Air France’a ait bir Airbus A330 tipi tayyare, Rio de Jenerio – Paris seferini (AF447) yapmaktayken, Atlas Okyanusu üzerinde radar ekranından kaybolmuş ve uçağın enkazından geri kalan parçaları bulmak dahi günler sürmüştü.
Test uçuşu esnasında yaşanan kazayı hariç bıraktığımızda, bir A330’un bu çaptaki ilk kazasıydı.
Ne uçağın enkazı ne de kara kutular bulunabilmişti.
Gerek Türkiye ve gerekse dünyanın bir çok yerindeki komplo teorisi meraklıları hemen konuşmaya başlamış ve “kara kutuların kasten bulunmadığı” yönünde garip bir iddiayı dillendirmeye başlamıştı.
Fakat geçmiş örnekler ışığında, söz konusu kara kutuların ne yapılıp edilip mutlaka bulunacağını vurgulamıştım.
Ve nihayet o gün geldi.
İki senelik ve milyonlarca Dolarlık bir arama – kurtarma operasyonunu sonucunda 1 ve 3 Mayıs günleri kara kutuların 4.000 metre derinde bulunan enkazdan çıkarılmasının ardından sıra şimdi de uçuş kayıtlarının incelenmesine geldi.

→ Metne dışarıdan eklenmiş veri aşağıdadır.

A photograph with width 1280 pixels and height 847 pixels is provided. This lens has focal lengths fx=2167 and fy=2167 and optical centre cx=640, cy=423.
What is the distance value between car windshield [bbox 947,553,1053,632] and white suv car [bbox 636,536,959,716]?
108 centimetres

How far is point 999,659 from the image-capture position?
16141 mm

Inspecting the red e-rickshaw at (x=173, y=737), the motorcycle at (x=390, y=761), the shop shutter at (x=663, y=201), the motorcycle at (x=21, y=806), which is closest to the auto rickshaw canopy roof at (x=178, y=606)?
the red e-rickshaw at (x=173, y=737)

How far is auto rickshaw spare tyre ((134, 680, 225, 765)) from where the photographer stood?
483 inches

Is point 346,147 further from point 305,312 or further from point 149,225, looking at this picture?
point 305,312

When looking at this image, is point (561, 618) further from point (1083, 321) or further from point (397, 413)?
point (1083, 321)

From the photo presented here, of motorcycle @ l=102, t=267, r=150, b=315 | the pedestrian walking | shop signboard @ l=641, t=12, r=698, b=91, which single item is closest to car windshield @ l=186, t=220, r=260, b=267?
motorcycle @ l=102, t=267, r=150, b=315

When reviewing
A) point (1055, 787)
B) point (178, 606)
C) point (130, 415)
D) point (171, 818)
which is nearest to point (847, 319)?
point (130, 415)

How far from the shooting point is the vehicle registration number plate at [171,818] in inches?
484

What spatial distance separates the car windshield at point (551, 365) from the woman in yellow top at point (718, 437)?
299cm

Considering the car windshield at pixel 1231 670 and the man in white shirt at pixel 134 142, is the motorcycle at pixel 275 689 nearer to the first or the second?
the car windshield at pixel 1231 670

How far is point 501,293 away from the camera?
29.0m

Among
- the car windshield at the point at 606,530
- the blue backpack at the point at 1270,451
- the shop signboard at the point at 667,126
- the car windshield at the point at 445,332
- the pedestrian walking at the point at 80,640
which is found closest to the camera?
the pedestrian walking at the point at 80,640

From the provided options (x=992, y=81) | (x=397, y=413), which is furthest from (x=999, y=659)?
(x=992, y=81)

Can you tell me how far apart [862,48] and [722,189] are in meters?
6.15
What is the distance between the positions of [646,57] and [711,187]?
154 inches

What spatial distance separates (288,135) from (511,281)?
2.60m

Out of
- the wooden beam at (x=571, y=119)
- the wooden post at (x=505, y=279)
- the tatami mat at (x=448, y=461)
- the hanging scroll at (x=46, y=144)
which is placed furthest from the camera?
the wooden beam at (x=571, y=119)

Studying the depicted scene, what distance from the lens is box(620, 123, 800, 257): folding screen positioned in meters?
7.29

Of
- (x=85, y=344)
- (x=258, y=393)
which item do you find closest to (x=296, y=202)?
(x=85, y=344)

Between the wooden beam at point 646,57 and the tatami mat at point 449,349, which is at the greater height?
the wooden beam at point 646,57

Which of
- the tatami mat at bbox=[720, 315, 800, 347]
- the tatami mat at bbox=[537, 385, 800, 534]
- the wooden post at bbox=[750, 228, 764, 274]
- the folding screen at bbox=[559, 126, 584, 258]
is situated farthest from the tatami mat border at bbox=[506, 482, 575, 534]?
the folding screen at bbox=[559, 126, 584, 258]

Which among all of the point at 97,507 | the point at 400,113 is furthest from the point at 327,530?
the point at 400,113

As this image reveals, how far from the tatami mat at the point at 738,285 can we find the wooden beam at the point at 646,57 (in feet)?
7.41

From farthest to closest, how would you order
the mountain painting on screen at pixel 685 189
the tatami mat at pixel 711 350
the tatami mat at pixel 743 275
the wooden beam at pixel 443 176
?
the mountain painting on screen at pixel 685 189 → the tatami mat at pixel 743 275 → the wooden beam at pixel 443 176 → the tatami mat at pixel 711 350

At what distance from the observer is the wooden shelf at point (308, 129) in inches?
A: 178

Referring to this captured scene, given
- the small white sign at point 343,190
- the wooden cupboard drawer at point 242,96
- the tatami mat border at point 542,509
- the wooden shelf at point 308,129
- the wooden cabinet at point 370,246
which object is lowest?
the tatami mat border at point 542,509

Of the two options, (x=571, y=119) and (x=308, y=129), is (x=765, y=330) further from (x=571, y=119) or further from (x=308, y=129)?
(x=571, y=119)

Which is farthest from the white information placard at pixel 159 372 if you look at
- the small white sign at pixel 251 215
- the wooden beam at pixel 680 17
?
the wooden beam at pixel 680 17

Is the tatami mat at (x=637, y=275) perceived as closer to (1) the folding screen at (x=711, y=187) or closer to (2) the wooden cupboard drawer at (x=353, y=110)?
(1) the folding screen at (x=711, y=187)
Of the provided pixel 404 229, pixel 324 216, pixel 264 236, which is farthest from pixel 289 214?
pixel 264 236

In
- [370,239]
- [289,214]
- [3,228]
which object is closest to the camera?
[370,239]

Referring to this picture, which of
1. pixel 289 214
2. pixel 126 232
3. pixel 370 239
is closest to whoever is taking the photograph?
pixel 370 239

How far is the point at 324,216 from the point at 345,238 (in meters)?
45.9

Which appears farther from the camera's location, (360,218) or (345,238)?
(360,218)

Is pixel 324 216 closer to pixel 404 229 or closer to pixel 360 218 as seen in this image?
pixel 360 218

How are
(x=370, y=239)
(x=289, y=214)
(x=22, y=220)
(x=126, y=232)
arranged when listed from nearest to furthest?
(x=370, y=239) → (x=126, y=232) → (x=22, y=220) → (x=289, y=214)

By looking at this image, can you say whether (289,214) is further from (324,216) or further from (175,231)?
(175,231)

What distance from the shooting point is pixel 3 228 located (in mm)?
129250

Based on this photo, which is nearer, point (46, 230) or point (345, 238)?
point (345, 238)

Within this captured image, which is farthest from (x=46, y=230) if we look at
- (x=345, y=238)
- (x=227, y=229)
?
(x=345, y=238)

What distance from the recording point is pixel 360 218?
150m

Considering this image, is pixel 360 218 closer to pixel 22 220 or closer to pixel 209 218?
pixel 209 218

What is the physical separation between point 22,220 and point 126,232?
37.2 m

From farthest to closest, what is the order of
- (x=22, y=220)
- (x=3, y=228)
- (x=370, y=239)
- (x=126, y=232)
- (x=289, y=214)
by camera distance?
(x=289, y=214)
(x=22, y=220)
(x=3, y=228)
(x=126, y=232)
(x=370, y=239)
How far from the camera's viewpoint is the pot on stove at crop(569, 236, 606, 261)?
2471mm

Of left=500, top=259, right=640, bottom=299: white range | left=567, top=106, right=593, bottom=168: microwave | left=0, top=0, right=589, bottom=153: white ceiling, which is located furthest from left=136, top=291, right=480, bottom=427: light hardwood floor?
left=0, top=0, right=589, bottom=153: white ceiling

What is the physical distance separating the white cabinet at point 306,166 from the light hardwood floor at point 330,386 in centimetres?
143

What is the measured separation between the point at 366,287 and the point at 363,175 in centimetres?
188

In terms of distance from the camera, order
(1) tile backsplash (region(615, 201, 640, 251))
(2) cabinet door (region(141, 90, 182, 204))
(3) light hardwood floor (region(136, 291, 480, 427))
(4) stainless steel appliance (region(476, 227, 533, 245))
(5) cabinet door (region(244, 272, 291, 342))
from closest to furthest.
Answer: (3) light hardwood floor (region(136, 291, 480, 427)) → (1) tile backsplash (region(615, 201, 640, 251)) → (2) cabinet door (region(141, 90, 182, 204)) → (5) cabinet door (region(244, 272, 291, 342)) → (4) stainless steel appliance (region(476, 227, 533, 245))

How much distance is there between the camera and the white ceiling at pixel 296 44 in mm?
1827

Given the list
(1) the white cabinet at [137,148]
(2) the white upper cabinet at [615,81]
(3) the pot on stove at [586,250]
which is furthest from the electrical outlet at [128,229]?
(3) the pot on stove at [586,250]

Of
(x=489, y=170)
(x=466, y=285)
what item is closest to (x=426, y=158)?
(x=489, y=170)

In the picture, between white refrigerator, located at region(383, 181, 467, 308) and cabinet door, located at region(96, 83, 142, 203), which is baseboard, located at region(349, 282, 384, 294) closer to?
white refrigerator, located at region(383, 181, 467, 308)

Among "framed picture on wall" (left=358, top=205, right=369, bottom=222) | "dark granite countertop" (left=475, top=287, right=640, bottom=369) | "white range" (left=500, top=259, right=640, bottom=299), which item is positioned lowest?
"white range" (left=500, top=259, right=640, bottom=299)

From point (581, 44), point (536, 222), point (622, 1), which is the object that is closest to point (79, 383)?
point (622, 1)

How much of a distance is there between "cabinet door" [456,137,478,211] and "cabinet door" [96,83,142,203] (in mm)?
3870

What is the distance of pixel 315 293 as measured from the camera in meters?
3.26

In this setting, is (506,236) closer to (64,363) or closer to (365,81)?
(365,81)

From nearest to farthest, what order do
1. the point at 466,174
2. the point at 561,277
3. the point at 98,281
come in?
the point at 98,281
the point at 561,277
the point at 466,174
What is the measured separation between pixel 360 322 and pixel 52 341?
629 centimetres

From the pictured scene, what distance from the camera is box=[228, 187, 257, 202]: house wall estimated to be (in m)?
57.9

Yetkililer tarafından yapılan açıklamada, tüm uçuş kayıtlarının ve iki saatlik kokpit ses kaydının kutulardan download edildiği ve detaylı araştırmaların kısa sürede başlatılacağı bilgisi verildi.
Böylece kazanın gerçek sebebi anlaşılmış olacak.
Olayın ardından yapılan değerlendirmelerde, hız tespit tüplerindeki bir arızanın kazaya sebebiyet vermiş olabileceği söylenmişti.